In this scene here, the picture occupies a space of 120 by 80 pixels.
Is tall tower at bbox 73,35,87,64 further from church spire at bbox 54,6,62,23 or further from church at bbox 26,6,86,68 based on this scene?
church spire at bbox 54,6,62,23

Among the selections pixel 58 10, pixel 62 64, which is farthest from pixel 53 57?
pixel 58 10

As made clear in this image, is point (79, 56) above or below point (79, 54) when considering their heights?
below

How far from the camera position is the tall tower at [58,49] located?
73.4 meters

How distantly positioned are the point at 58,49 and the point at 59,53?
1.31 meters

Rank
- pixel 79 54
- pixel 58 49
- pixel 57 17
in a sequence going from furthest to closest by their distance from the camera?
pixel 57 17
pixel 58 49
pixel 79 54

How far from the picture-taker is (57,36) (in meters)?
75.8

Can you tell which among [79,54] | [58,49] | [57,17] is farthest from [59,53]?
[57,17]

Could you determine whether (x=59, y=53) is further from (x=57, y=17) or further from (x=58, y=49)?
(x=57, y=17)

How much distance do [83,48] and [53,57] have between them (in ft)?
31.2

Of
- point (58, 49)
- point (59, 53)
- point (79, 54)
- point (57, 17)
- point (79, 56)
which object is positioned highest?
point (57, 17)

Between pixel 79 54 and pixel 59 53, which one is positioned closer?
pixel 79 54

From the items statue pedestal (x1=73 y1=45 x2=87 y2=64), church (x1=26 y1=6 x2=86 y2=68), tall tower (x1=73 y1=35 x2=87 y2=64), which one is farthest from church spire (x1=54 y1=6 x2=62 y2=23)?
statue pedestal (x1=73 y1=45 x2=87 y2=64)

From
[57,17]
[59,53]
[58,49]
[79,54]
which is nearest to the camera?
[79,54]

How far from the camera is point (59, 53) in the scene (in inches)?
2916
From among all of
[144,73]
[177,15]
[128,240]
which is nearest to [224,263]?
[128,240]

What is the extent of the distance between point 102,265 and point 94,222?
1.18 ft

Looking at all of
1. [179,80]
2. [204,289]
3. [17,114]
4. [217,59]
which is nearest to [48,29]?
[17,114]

- [Goal]: Render the lines of the listing above as a Markdown table with the columns Row and Listing line, beginning at the line that contains "From the items" and continuing through the final line of the listing. Leave out blank lines.

- [Finished exercise]:
| Row | Listing line |
|---|---|
| 1 | From the items statue pedestal (x1=73 y1=45 x2=87 y2=64), church (x1=26 y1=6 x2=86 y2=68), tall tower (x1=73 y1=35 x2=87 y2=64), which one is farthest from church spire (x1=54 y1=6 x2=62 y2=23)? |
| 2 | statue pedestal (x1=73 y1=45 x2=87 y2=64) |
| 3 | From |
| 4 | [57,17] |
| 5 | [59,53] |
| 6 | [58,49] |
| 7 | [79,54] |
| 8 | which is nearest to the camera? |
| 9 | [79,54] |
| 10 | How far from the camera is point (59, 53) in the scene (in inches)? |
| 11 | 2916 |
| 12 | From among all of |
| 13 | [144,73] |
| 14 | [177,15] |
| 15 | [128,240] |
| 16 | which is nearest to [224,263]? |
| 17 | [128,240] |
| 18 | What is the extent of the distance between point 102,265 and point 94,222? |
| 19 | 1.18 ft |
| 20 | Looking at all of |
| 21 | 1. [179,80] |
| 22 | 2. [204,289] |
| 23 | 3. [17,114] |
| 24 | 4. [217,59] |
| 25 | which is nearest to [48,29]? |
| 26 | [17,114] |